Instructions for the task → Exactly and in full, give the records again.

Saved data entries
Segment Open

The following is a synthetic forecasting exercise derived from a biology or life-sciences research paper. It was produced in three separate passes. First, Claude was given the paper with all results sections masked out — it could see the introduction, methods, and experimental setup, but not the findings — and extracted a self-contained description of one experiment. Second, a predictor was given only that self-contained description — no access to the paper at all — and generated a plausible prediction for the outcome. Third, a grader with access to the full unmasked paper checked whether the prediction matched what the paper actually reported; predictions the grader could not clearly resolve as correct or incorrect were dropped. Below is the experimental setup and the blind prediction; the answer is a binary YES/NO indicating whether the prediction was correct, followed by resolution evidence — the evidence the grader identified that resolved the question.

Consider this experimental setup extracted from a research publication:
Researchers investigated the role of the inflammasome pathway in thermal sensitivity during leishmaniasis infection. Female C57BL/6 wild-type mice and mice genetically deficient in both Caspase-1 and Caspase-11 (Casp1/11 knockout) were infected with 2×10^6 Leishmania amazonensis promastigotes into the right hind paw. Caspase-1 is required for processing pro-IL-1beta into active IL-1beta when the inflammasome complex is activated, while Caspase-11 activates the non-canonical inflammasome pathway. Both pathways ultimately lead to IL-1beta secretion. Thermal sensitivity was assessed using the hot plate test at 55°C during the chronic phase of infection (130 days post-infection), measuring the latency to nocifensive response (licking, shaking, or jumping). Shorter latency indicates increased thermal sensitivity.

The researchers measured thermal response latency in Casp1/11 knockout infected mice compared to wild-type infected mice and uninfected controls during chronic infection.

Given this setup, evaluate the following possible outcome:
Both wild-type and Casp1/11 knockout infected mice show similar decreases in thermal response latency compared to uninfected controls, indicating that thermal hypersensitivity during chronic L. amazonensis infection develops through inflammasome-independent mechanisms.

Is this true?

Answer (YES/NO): NO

Segment Closed

Written response →
The following is a synthetic forecasting exercise derived from a biology or life-sciences research paper. It was produced in three separate passes. First, Claude was given the paper with all results sections masked out — it could see the introduction, methods, and experimental setup, but not the findings — and extracted a self-contained description of one experiment. Second, a predictor was given only that self-contained description — no access to the paper at all — and generated a plausible prediction for the outcome. Third, a grader with access to the full unmasked paper checked whether the prediction matched what the paper actually reported; predictions the grader could not clearly resolve as correct or incorrect were dropped. Below is the experimental setup and the blind prediction; the answer is a binary YES/NO indicating whether the prediction was correct, followed by resolution evidence — the evidence the grader identified that resolved the question.

Consider this experimental setup extracted from a research publication:
Researchers investigated the role of the inflammasome pathway in thermal sensitivity during leishmaniasis infection. Female C57BL/6 wild-type mice and mice genetically deficient in both Caspase-1 and Caspase-11 (Casp1/11 knockout) were infected with 2×10^6 Leishmania amazonensis promastigotes into the right hind paw. Caspase-1 is required for processing pro-IL-1beta into active IL-1beta when the inflammasome complex is activated, while Caspase-11 activates the non-canonical inflammasome pathway. Both pathways ultimately lead to IL-1beta secretion. Thermal sensitivity was assessed using the hot plate test at 55°C during the chronic phase of infection (130 days post-infection), measuring the latency to nocifensive response (licking, shaking, or jumping). Shorter latency indicates increased thermal sensitivity.

The researchers measured thermal response latency in Casp1/11 knockout infected mice compared to wild-type infected mice and uninfected controls during chronic infection.

Given this setup, evaluate the following possible outcome:
Both wild-type and Casp1/11 knockout infected mice show similar decreases in thermal response latency compared to uninfected controls, indicating that thermal hypersensitivity during chronic L. amazonensis infection develops through inflammasome-independent mechanisms.

Is this true?

Answer (YES/NO): NO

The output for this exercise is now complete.